A administração local e regional é, ela própria, desmaterializada, altera-se a relação entre o front office e o back office, aparecem novos prestadores de serviços em regime de outsourcing (start up) que convencionam com a “antiga administração” a passagem do testemunho. O drama é, mesmo, a passagem de conteúdos das comunidades online para as comunidades offline e a sua rematerialização.

– Em terceiro lugar, a smartificação do território e a regionalização dos serviços. O que dissemos a propósito das economias de rede e aglomeração e formação das cadeias de valor respetivas só é possível com territórios inteligentes e criativos, isto é, com estruturas de missão e equipas de projeto que saibam lidar com problemas complexos que juntam na mesma cadeia de valor os diferentes sinais distintivos e valores patrimoniais territoriais.
A smartificação do território e a regionalização dos serviços, com a integração e cooperação dos seus back office respetivos, apontam neste sentido, em que as comunidades online são instrumentos úteis das comunidades reais que habitam e vivem o dia a dia dos territórios-rede.
É aqui que a arte da composição dos territórios-rede e das cadeias de valor se afigura fundamental.

Notas finais
A terminar, duas notas finais. A primeira diz respeito à WEB SUMMIT que ficará em Portugal por mais dez anos. Creio que seria uma boa oportunidade para o Ministério da Agricultura lançar um programa de apoio às start up da 2ª ruralidade (ver Público, 17 de março de 2018).

Os exemplos já existem na agricultura de precisão, na silvicultura preventiva, na gestão cinegética, mas, também, na proteção das culturas e na luta biológica.

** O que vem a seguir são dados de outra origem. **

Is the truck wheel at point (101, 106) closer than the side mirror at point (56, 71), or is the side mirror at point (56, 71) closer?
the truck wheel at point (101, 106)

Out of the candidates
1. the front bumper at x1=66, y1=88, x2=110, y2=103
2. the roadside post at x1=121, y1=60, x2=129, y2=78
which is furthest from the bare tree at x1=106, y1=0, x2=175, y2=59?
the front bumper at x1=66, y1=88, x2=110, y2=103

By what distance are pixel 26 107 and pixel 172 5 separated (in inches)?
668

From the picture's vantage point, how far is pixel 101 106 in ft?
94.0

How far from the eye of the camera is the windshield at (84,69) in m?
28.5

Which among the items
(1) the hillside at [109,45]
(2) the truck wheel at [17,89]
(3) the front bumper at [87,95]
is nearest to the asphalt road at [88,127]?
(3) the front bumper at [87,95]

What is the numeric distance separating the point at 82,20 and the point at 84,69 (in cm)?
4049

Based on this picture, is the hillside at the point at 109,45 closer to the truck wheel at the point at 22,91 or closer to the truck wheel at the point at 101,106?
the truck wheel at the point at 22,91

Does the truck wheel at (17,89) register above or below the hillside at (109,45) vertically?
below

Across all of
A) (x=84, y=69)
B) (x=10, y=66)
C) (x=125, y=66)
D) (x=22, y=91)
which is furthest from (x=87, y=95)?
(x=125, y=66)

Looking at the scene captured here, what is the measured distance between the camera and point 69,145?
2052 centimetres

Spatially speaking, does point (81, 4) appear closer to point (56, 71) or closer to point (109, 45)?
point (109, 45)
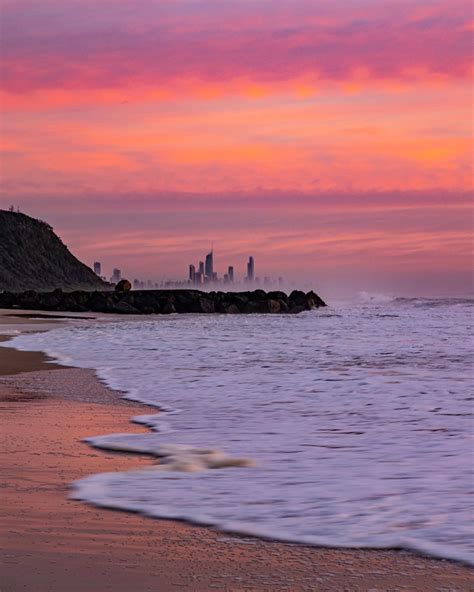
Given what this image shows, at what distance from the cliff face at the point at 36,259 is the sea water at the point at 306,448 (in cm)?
8057

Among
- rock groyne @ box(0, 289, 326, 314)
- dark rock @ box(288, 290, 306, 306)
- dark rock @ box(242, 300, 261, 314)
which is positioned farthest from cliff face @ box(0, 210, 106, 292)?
dark rock @ box(242, 300, 261, 314)

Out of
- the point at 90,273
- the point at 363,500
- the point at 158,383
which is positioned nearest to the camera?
the point at 363,500

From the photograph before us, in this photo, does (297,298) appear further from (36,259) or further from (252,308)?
(36,259)

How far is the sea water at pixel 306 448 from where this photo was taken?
4.50 meters

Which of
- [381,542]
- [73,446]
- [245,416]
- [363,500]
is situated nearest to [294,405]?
[245,416]

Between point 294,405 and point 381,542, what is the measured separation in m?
4.98

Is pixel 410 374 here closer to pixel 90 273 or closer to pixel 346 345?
pixel 346 345

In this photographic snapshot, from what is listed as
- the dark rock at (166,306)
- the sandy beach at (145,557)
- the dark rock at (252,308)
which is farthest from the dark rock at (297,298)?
the sandy beach at (145,557)

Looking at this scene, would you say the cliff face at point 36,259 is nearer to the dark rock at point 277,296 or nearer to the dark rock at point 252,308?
the dark rock at point 277,296

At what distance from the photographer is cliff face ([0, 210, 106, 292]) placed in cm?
9350

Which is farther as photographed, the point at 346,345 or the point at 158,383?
the point at 346,345

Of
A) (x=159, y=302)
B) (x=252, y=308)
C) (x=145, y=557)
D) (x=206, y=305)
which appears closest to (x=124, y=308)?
(x=159, y=302)

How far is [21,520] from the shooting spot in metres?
4.24

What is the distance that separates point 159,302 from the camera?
45656 mm
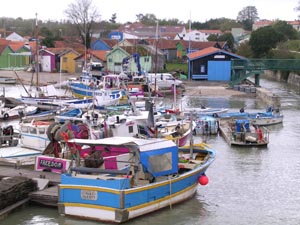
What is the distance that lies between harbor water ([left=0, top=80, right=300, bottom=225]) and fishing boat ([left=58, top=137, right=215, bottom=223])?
0.34 meters

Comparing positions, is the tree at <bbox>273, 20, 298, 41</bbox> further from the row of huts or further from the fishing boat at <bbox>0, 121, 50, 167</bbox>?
the fishing boat at <bbox>0, 121, 50, 167</bbox>

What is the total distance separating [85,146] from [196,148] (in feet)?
14.4

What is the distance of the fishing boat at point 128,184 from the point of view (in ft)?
43.9

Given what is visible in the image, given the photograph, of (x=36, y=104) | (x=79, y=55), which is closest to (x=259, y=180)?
(x=36, y=104)

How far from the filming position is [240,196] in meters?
16.8

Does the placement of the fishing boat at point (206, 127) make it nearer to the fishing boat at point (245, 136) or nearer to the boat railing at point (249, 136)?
the fishing boat at point (245, 136)

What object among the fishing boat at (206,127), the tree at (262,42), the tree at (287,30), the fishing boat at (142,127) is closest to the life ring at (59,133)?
the fishing boat at (142,127)

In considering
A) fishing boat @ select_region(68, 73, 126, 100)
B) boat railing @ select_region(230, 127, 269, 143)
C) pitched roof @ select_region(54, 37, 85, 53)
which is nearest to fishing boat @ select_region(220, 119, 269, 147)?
boat railing @ select_region(230, 127, 269, 143)

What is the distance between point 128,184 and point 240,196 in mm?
4697

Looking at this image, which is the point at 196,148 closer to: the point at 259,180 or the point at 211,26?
the point at 259,180

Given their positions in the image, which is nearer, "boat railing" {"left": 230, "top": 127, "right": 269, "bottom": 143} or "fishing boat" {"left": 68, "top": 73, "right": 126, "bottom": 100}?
"boat railing" {"left": 230, "top": 127, "right": 269, "bottom": 143}

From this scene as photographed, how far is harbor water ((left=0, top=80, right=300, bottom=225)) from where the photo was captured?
14.5 meters

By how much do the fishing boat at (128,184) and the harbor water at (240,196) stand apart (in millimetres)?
337

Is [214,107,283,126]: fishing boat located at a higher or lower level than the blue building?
lower
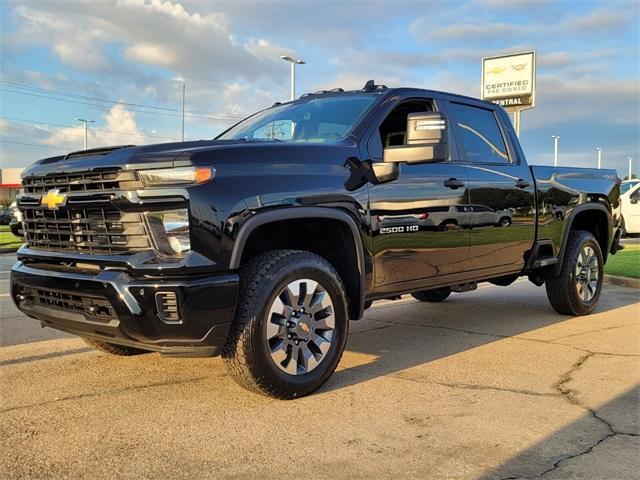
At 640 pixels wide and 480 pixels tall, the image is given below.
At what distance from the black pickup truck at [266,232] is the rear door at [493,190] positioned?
0.03 meters

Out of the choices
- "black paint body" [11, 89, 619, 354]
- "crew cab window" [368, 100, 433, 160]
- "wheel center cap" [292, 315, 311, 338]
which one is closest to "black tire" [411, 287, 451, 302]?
"black paint body" [11, 89, 619, 354]

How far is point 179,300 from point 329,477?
3.93 ft

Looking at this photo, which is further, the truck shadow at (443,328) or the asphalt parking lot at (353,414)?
the truck shadow at (443,328)

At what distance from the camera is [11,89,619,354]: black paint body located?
132 inches

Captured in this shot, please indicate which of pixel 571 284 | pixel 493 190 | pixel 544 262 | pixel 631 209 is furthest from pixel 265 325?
pixel 631 209

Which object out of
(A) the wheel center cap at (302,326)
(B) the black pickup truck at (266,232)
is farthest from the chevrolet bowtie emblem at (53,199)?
(A) the wheel center cap at (302,326)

As alterações climáticas, mas não apenas, são um excelente pretexto para lançar este programa de ação tendo em vista antecipar e monitorar os efeitos externos negativos das alterações climáticas e a adaptação dos sistemas produtivos.

A segunda nota diz respeito às tarefas do Ministério da Agricultura no próximo futuro. Agora que celebramos o centenário, estou convencido de que, doravante, as prioridades de um Ministério da Agricultura serão mais transversais e ecléticas, provavelmente no sentido de um ministério da coesão territorial e da transição ecológica, como em França.

Seja como for, importa não subestimar os problemas de abastecimento e segurança alimentares, os chamados sistemas agroalimentares locais (SAL), pois em face das alterações climáticas nada parece estar definitivamente adquirido.